§ TEXT PASSAGE:
2006 Suzuki Swift 1.3 from Australia and New Zealand
This is a very easily accessible, practical, comfortable supermini without so much of the super
Absolutely NOTHING this far into ownership of two months.
OK - so we bought this little beastie about two months back from a local dealer, who was a reputable & registered yard specialising in Japanese imports with its own garage attached - and about 65-75 cars displayed.
She is a base model automatic 1300, in silver with wheelcaps, not mags, with the single exhaust and not a mark on her anywhere, even the bumpers, save for one tiny dimple in the rear N/S door from probably a shopping trolley.
Very cute looking overall, and narrow/tall with big doors to the front & rear for easy ingress/egress, so no issues there whatever!
The front doors are rather like minivan doors in that they open directly OUT. Basically coming down to it - you just walk IN & OUT of this car as if you were entering from the kerb level, so if you lack for any mobility or are older, you will have NO issues whatever there.
This car has nearly as new tyres all round, with a full 7mm of tread left, both to the rear AND and to the front unusually, where normally you'd find half as much AGAIN wear, so I'd say this "particular" example we chose was run gently during its 25,000-33,500 mile bedding in period.
There's plenty of room in the rear for TWO full size adults of say UP to 5 ft 10 or so. Any taller, over 6 ft+ and you might run into certain headroom issues.
Knee room was not an issue with front seat in the mid position - for me.

§ ACTIONS TO TAKE:
a – According to the Suzuki Swift review, how much tread was left on the tires?
b – Return the part of the Suzuki Swift review that opens with the words containing "OK - so we bought" and closes with "issues whatever there.".
c – Resume the Suzuki Swift review after its last sentence.

§ ENTRIES SHOWN:
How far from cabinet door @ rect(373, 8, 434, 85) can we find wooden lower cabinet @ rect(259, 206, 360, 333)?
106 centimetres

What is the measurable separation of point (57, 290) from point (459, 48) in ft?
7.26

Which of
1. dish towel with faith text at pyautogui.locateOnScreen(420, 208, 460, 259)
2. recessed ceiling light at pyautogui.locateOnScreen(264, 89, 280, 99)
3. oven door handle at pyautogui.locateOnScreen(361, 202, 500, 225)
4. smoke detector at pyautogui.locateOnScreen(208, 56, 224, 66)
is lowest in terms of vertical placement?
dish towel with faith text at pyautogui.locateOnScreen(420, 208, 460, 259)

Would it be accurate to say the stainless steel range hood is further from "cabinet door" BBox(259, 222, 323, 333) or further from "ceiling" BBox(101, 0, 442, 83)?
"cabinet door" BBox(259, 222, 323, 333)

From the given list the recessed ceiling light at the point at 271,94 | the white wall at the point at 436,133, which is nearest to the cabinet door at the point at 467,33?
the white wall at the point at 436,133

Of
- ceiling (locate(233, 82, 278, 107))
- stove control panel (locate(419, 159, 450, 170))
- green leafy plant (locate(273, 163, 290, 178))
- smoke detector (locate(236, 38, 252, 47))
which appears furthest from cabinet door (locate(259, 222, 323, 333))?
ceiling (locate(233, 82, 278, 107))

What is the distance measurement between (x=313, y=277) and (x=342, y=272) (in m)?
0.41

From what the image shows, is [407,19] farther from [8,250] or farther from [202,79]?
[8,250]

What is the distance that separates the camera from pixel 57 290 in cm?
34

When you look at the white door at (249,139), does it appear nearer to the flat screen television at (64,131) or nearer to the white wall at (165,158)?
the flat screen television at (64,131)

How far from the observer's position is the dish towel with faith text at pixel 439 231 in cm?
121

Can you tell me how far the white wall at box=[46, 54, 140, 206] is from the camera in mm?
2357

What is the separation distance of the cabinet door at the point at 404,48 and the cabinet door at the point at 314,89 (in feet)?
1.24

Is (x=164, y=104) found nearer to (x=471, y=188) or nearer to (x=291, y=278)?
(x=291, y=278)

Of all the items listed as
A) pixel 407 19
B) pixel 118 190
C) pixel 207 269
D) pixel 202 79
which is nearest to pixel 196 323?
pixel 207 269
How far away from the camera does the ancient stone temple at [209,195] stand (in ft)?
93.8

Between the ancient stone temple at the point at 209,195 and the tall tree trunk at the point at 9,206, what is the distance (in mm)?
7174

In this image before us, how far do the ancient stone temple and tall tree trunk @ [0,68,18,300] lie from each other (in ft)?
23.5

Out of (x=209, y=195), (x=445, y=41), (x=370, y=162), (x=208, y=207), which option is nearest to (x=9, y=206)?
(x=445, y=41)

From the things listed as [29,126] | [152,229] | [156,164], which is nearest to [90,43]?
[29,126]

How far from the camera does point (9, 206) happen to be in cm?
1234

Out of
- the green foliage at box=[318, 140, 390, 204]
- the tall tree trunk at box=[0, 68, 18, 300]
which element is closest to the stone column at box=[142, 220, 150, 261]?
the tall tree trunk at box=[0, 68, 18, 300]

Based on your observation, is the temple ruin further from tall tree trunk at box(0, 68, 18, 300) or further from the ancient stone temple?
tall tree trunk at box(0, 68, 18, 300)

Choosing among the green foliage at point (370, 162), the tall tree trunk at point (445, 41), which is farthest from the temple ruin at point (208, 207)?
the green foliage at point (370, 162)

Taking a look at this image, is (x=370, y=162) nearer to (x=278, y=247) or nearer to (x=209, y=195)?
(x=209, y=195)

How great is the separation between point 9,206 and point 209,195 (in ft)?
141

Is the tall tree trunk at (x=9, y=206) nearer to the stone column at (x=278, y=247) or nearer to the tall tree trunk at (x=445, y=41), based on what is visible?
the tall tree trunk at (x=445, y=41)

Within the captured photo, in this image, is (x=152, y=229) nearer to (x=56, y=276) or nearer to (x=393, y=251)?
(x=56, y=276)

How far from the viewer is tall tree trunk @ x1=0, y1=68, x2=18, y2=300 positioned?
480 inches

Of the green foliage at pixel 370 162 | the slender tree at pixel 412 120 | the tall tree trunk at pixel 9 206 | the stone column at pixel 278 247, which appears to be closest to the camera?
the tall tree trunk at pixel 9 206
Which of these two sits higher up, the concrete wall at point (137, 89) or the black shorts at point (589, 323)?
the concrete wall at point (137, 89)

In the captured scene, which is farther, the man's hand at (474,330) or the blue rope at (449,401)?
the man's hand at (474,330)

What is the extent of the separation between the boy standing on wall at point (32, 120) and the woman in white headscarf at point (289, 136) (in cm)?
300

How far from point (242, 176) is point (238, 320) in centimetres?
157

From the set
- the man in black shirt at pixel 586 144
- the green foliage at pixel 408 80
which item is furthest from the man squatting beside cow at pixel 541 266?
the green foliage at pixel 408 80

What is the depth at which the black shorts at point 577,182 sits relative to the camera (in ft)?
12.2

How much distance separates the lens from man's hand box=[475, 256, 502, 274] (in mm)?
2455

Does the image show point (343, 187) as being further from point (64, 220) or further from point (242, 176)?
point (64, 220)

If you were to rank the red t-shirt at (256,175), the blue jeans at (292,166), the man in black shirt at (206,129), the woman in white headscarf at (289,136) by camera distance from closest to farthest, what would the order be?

§ REPLIES:
a – A full 7mm, on both the rear and the front tires.

b –
OK - so we bought this little beastie about two months back from a local dealer, who was a reputable & registered yard specialising in Japanese imports with its own garage attached - and about 65-75 cars displayed.
She is a base model automatic 1300, in silver with wheelcaps, not mags, with the single exhaust and not a mark on her anywhere, even the bumpers, save for one tiny dimple in the rear N/S door from probably a shopping trolley.
Very cute looking overall, and narrow/tall with big doors to the front & rear for easy ingress/egress, so no issues there whatever!
The front doors are rather like minivan doors in that they open directly OUT. Basically coming down to it - you just walk IN & OUT of this car as if you were entering from the kerb level, so if you lack for any mobility or are older, you will have NO issues whatever there.

c –
Rear seat comfort is OK to very good, being compliant enough in the cushion for up to 200 mile runs, although a little upright in the backrest for longer journeys than say about 85-100 miles back there - IF you could endure that however, even 200 mile trips are on the cards in this super mini, but more of the SUPER aspect side of it - or lack OF - later on in this report.
Do NOT attempt to get any more than TWO adults in the back of this edition, because it just won't work - but the seats DO fold down. You DO get a versatility in this car - one that DOES equate to being USEFUL for lugging larger loads other than just the weekly shop.
Meanwhile in the seats stakes, up front things are more "adjustable" and you'll find it's easy to recline the seat through the manual adjuster, & so with quite good under the bum cushioning by the overall standards of today (this is augmented with extra adjustability) for two people at least, I can see no reason why you should not attempt journeys as long as up to 300 miles in duration one way.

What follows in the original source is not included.